カルチャー
10月はこんな映画を観ようかな。
芸術の秋に向き合いたい4作。
2022年10月1日
text: Keisuke Kagiwada
『All the Streets Are Silent:ニューヨーク(1987-1997)
ヒップホップとスケートボードの融合』
ジェレミー・エルキン(監)
ストリートカルチャーの二本柱であるヒップホップとスケボーは、かつて相容れないものだった。前者は黒人文化、後者は白人文化と見なされていたからだ。両者が融合を果たしたのは、1990年代のNY。本作はその歴史に肉薄したドキュメンタリーである。
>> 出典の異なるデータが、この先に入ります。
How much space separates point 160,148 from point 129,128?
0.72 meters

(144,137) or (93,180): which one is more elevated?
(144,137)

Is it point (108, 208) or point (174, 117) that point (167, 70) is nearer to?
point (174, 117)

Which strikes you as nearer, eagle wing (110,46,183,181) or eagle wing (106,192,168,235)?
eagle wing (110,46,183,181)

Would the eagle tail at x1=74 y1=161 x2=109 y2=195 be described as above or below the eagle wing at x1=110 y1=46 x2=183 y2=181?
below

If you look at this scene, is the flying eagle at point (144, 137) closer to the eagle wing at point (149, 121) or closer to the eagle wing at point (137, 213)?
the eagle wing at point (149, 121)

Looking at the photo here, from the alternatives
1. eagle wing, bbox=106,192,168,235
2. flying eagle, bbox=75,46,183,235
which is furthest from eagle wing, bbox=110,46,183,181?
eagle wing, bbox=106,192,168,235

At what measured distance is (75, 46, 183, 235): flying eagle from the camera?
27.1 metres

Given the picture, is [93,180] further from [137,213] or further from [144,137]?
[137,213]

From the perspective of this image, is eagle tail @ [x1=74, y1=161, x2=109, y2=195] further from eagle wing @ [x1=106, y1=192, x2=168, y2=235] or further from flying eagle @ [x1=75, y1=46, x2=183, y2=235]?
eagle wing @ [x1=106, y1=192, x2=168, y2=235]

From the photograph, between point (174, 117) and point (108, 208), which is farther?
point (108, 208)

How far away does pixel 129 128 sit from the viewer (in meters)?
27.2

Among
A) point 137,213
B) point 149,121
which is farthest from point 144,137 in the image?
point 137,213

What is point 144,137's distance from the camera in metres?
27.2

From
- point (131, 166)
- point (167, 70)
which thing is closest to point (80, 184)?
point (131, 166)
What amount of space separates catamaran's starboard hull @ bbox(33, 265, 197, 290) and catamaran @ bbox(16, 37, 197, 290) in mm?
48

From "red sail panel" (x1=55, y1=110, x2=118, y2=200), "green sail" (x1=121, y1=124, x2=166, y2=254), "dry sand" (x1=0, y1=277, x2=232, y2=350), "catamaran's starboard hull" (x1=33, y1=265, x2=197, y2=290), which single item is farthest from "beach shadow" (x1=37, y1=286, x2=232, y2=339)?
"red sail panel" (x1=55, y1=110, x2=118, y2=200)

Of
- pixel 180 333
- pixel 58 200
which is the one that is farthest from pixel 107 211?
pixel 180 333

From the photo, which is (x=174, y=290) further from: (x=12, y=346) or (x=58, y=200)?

立役者のひとつである運営していたクラブを、日本人が運営していたなんて知らなかった! それ以外にも映画『KIDS/キッズ』の功罪や、〈シュプリーム〉の誕生秘話なんかも描かれているので、シティボーイは全員必見。10月21日より公開。
『アフターヤン』
コゴナダ(監)
舞台は近未来のアメリカ。とある家族とかけがえのない絆で結ばれていた人型ロボットのヤンが、突然故障して動かなくなってしまう。一家の父であり、茶葉の販売店を営むジェイクは、その修理のために奔走する中で、ヤンの“過去”を知ることになる。端っこの話になってしまうが、ジェイクがレストランでカタカナが書かれたロング缶ビール(おそらく映画のオリジナルプロダクト)を飲んでいたのが気になった。『NOPE/ノープ』でも日本製の缶ビールが登場していたけど、もしかしてアメリカで流行っているのか? 10月21日より公開。
『七人樂隊』
ジョニー・トー、リンゴ・ラム他(監)
香港映画界を代表するプロデューサーにして監督のジョニー·トーの呼びかけにより、サモ・ハン、アン・ホイ、パトリック・タム、ユエン・ウーピン、ジョニー・トー、リンゴ・ラム、ツイ・ハークという巨匠7人が集結したオムニバス映画だ。エピソードごとに描かれるのは、1950年代から未来まで。エモい話が多い中、「ぼろ儲け」で株価の上下動に一喜一憂する若者たちを通して時代の変化を描いたジョニー・トーには、「そこに目をつける!?」と戸惑いながらも、さすがのひと言。10月7日より公開。
『スペンサー ダイアナの決意』
パブロ・ラライン(監)
最近、元気で明るいファッションアイコン的な遇され方をしている故·ダイアナ元皇太子妃だが、彼女のそれとは別の側面にフォーカスしたのが本作だ。舞台は1991年のクリスマス。もはやチャールズ皇太子との関係は完全に冷え切っているというのに、エリザベス女王の私邸にお呼ばれてしまったダイアナの苦悩の3日間を描く。クリステン・スチュワートがダイアナを演じているのだが、最近の彼女の出演作には外れがないなぁ。10月14日より公開。